Angiograms of rabbit vasculature. Notes: (A) Following injection of contrast dye. (B) stented descending abdominal aorta. (C) showing patent branch vessels following implantation. Asterisks indicate abdominal aorta branch. Arrows indicate implantation part of stent. Scale bar: 10 mm.

Figure 7

Quantitative analysis of endothelial coverage. Notes: Endothelial coverage above struts at 2 weeks (A1, B1 and C1) and 4 weeks (A2, B2 and C2) in Groups A, B, and C. Group A exhibited the most complete coverage at both 2 and 4 weeks.

Figure 8

Percentage of endothelial coverage on stent struts. Notes: Acetylsalicylic acid-loaded (Groups A and B), and non-acetylsalicylic acid-loaded (Group C) nanofibrous membrane stent. *P<0.05 Group A versus Group C in post hoc analysis; ^#P<0.05 Group B versus Group C in post hoc analysis.

Figure 9

Adherent platelets and monocytes at various times. Notes: Adhesion of platelets and monocytes on endothelial surface of stented arterial vessels in Groups A, B, and C at 1, 2, 3, and 4 weeks by scanning electron microscopy. Acetylsalicylic acid-loaded hybrid stents can inhibit the adhesion of platelets and monocytes on the endothelial surface of blood vessels. Scale bar: 50 μm.

Figure 10

Number of adherent blood cells on stent struts. Notes: (A) Number of adherent platelets on stent struts.
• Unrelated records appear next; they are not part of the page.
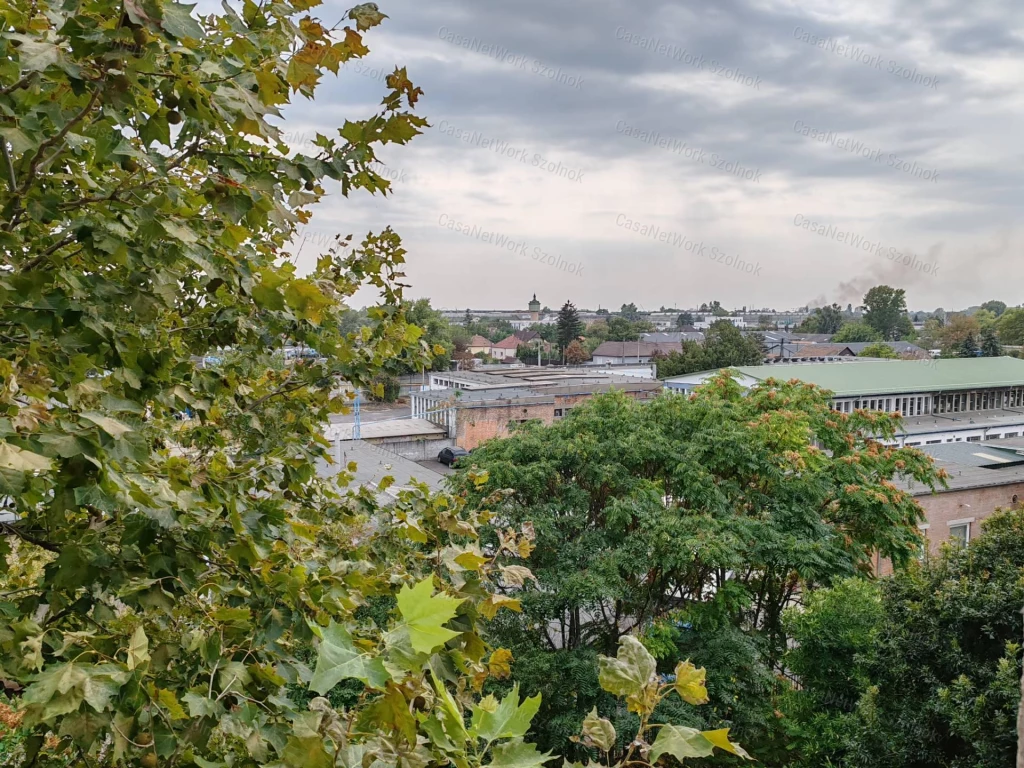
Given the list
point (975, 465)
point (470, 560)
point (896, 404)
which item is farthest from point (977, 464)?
point (470, 560)

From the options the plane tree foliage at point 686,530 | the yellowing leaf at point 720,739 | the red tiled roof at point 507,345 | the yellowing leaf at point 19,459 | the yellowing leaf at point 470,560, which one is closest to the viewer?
the yellowing leaf at point 720,739

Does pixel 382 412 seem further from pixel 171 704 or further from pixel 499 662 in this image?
pixel 171 704

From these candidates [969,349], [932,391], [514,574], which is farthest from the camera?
[969,349]

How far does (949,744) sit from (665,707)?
2.67m

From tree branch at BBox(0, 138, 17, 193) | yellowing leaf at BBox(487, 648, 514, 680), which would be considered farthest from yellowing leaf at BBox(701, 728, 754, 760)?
tree branch at BBox(0, 138, 17, 193)

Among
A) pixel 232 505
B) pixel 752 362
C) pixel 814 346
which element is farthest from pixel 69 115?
pixel 814 346

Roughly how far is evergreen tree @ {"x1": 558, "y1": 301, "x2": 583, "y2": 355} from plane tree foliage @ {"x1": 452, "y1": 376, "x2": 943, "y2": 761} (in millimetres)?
58141

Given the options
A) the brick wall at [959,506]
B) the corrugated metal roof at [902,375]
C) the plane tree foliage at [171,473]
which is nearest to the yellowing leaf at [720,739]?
the plane tree foliage at [171,473]

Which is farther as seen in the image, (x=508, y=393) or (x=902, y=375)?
(x=902, y=375)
Acetylsalicylic acid-loaded (Groups A and B) and non-acetylsalicylic acid-loaded (Group C) nanofibrous membrane stent. (B) Number of monocytes that adhered on stent struts. *P<0.05 Group A versus Group C in post hoc analysis. ^#P<0.05 Group B versus Group C in post hoc analysis; ^!P<0.05 Group A versus Group B in post hoc analysis.

Figure 11

Pathology of Groups A, B, and C at 2 and 4 weeks. Notes: Two-week (A1, B1 and C1) and 4-week (A2, B2 and C2) high-power photomicrographs (H&E staining; 200 × magnification) of pathology of Groups A, B, and C. The inflammation response was significant lower in Groups A and B than in Group C.

Figure 12

Vascular inflammation and injury scores. Notes: (A) Vascular inflammation score. (B) Vascular injury score. *P<0.05 Group A versus Group C in post hoc analysis; ^#P<0.05 Group B versus Group C in post hoc analysis.

Figure 13

Immunofluorescence of collagen I close to stented arteries. Notes: Collagen type I immunostaining (orange) of acetylsalicylic acid-loaded (Groups A and B) and non-acetylsalicylic acid-loaded (Group C) nanofibrous membrane stent. (Group D) normal vessels. Autofluorescence on tunica media (green), and DAPI-stained nuclei are also shown. Less collagen type I-positive labeling was observed close to the acetylsalicylic acid-loaded stent vessels. scale bar: 75 μm. Abbreviations: A, tunica adventitia; M, tunica media; D, control group.